* Page extract
# Blue Ram male or female?



## NJmomie (Jan 17, 2013)

Just got three of these blue rams for my 29 gallon community tank (currently housing a female guppy and her babies, three cories and some neons). My guess is that one is male and the other two are females but not sure. Please let me know if you agree. Sorry for the poor quality, they are, of course, phone pics.

Here is the one I think is a male:









One of the females:









The three together:


----------



## cichlidaholic (Dec 7, 2005)

From the coloration compared to the other two, it is likely your male.


----------



## NJmomie (Jan 17, 2013)

Thanks cichlidaholic. Is it a good idea to keep the trio or should I find a new home for one of the females? The tank is fairly planted and has a good amount of cover for the females to hide.


----------



## Mr Chromedome (Feb 12, 2013)

The difference in color is due to dominance, not sex. I see two males, and a head on fish that, from what little I can see, is also probably male. Of course, my eyesight is not good, and those pictures are very, very small.


----------



## cichlidaholic (Dec 7, 2005)

Mr Chromedome said:


> The difference in color is due to dominance, not sex. I see two males, and a head on fish that, from what little I can see, is also probably male. Of course, my eyesight is not good, and those pictures are very, very small.

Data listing
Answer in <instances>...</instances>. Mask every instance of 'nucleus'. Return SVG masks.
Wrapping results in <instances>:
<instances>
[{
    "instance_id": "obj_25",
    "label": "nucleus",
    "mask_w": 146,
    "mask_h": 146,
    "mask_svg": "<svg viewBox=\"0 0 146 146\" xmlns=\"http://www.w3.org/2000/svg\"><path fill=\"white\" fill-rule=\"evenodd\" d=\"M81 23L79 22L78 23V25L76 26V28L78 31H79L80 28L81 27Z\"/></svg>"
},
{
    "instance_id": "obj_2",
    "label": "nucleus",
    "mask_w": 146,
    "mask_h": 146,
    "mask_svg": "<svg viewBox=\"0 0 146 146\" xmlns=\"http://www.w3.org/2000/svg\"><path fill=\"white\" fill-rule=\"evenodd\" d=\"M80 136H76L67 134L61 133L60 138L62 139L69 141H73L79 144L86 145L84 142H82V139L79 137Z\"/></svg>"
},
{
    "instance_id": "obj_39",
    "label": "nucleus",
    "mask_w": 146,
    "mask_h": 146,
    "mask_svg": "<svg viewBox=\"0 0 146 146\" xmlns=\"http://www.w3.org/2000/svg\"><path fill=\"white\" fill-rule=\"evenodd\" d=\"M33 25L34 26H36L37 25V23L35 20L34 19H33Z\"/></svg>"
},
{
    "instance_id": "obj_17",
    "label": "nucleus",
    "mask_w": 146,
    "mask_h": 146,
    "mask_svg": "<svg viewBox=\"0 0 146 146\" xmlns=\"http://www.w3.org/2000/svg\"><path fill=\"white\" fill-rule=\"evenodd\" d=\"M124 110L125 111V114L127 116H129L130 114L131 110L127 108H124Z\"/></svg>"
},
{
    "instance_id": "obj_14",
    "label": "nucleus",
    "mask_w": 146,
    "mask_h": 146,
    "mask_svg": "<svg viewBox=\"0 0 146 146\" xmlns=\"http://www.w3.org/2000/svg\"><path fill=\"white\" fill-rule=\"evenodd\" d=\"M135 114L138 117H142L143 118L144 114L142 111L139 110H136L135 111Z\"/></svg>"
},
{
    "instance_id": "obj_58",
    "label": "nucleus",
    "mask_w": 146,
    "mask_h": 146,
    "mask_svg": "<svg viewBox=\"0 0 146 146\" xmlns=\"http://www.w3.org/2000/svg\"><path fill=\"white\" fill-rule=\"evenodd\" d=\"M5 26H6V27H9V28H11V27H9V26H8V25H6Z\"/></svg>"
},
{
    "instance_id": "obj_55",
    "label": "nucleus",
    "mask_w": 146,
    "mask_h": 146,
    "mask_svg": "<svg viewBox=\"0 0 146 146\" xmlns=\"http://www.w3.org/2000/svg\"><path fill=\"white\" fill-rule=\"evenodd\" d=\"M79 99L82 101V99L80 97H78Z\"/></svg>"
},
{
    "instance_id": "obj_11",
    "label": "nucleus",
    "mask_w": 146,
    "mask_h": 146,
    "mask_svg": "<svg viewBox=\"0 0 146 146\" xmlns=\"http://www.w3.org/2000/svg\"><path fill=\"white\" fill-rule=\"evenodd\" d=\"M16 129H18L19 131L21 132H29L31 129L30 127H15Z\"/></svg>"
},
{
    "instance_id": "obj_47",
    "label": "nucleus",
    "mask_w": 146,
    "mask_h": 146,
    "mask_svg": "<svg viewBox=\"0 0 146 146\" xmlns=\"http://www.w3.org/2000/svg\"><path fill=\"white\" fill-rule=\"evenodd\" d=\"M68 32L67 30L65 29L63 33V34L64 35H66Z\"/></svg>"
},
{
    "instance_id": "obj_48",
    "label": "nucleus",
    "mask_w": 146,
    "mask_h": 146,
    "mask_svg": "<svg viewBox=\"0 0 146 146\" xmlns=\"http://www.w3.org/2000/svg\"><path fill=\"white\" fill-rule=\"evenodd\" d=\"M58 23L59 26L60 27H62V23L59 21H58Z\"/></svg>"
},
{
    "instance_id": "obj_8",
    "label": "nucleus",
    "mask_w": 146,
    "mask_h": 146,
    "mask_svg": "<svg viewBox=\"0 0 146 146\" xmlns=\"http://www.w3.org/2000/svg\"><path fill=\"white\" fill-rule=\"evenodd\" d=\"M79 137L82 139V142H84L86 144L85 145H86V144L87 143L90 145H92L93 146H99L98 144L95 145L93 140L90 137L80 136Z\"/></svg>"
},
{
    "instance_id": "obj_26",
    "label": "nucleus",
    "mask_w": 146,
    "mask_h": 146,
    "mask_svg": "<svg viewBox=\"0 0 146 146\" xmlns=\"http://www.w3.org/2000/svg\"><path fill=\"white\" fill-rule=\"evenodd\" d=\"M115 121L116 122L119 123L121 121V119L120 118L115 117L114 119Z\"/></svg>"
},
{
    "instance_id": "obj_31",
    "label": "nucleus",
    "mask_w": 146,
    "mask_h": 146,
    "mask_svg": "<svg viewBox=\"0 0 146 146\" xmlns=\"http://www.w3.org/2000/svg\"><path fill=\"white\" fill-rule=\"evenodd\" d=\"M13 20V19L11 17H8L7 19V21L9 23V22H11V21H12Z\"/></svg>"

* Objectives
a) In the blue ram thread, what does Mr Chromedome say causes the difference in color among the fish?
b) Carry on the blue ram thread from the point where it stops.

* Answers
a) Dominance, not sex.

b)
That is true regarding dominancy. But I've been fooled by these little guys more times than I care to count. (And my eyes are terrible, too!!!)

Basically, without seeing the finnage better and their interaction towards each other, it's a tough call. But with me, it was always a guess and 'wait and see' kind of thing with rams. The shape of the fins isn't always reliable.

Their behavior towards each other was the best indicator for me, along with dominance color displays. The one pic of them all together and their "relaxed" appearance being that close to each other pushes me towards one male, too.

If you do have a good trio (2 females to 1 male) you will have to make two very defined territories for the females in that size tank, but if you do that, you should be able to pull it off. I bred them for years in a tank that size. It's amazing when it starts filling up with those tiny little ones!


----------



## NJmomie (Jan 17, 2013)

Thank you very much to both cichlidaholic and Mr. Chromedome for your thoughts. The tank does have two distinct territories so I will keep an eye out for any misbehavin' for now. So far, they are quite happy with each other, not much aggression but I think they are still young and not in their breeding prime yet (a little over one inch). I will keep you updated.


----------



## nightowl1350 (Nov 26, 2005)

The male should have a longer point on his top fin. If you do have a trio they should be ok in a tank that size, but you may need another tank for fry to grow out in. The females will get very bossy prior to breeding and will have very pink bellies. Rams do not get big and by about 4 months old can breed. Yours just may not have it down right yet (mine ate their eggs every time so I pulled eggs and raised them myself) When in breeding colours your tank will be all the entertainment you will need.

Good luck with them.


----------



## NJmomie (Jan 17, 2013)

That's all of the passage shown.